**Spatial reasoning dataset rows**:
=-=-=-=-=
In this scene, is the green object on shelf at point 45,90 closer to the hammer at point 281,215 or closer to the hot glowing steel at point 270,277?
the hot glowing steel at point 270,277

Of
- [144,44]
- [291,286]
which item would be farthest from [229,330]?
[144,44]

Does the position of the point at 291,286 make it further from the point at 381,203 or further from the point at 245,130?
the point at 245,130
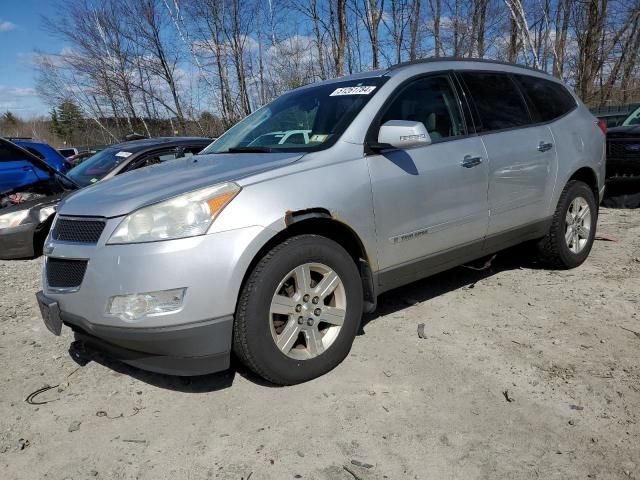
=-=-=-=-=
**STATED TASK**: Please render the rows above as a JSON list of strings, one string per line, with blank lines dropped and the pictures left out.

**RIGHT ANSWER**:
[
  "In this scene, is the green object on shelf at point 45,90 closer to the hammer at point 281,215 or closer to the hot glowing steel at point 270,277?",
  "the hot glowing steel at point 270,277",
  "Of",
  "- [144,44]",
  "- [291,286]",
  "which item would be farthest from [229,330]?",
  "[144,44]",
  "Does the position of the point at 291,286 make it further from the point at 381,203 or further from the point at 245,130?",
  "the point at 245,130"
]